Studios that are investigating to this extent are beginning to see that there is a premium for both too much and not enough on-premises render capacity. As shown above, the red “on-prem” cost in the left graph indicates the constant spend needed to run that farm in-house. Alternatively, there is also a premium associated with going beyond capacity, shown in the larger red spikes in both graphs. This over-capacity scenario begins to, not only have an impact on hard costs, but also on personnel, as artist productivity is adversely impacted, waiting for rendered frames. One studio interviewed paid in excess of $12k in artist overtime in one weekend alone because of delayed render output from the in-house farm.


Studios need to run analysis to find the ideal amount of both, and research has found that it’s not as linear of a decision as anticipated. Logically, one would think that the closer a studio gets to 100% utilization of their compute, the more cost effective it is. Yes and no. As shown in the chart below, there is a linear progression as you approach 80% utilization. However, based on the real world cyclicality of project peaks and troughs, cost efficiency of the on-prem resources begins to decline.




This brings a unique challenge to studios, where they need to maintain a certain high water mark of on-prem resources, based on the forecasted load, to ensure maximum efficiency. This, however, has always been the challenge; determining the load forecast accurately, well before the projects begin to cycle, delay, accelerate, and overlap. The realization as we walk out of 2017 is that studios are beginning to see cloud rendering, and associated queue managers, removing the need to forecast and spend excessive CapEx budgets. This aligns more with the on-demand, pay-as-you-go nature of the industry. As we begin to pull limitations off compute capacity, we start to realize the full benefit of task parallelization, which is why the industry has seen early adoption in the rendering space. With costs now being essentially equal, studios are starting to realize the full benefit of parallel-processing, as shown below.




In this example, assuming a 90-minute render per frame, full parallelization of 1000 frames equated to a 16x acceleration.
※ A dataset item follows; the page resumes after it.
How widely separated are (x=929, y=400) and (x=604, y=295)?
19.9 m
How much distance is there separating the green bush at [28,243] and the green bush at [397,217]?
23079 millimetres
This benefit manifests itself in a number of ways, but namely in the ability to let the artistic workforce focus on, quite simply, the art. No longer are they concerned with how and when they generate the end product, but exploring more on the product itself. Studios are actually now communicating that this freedom, and the elasticity of cloud compute resources, led them to take on more business, and thus drive more top line revenue.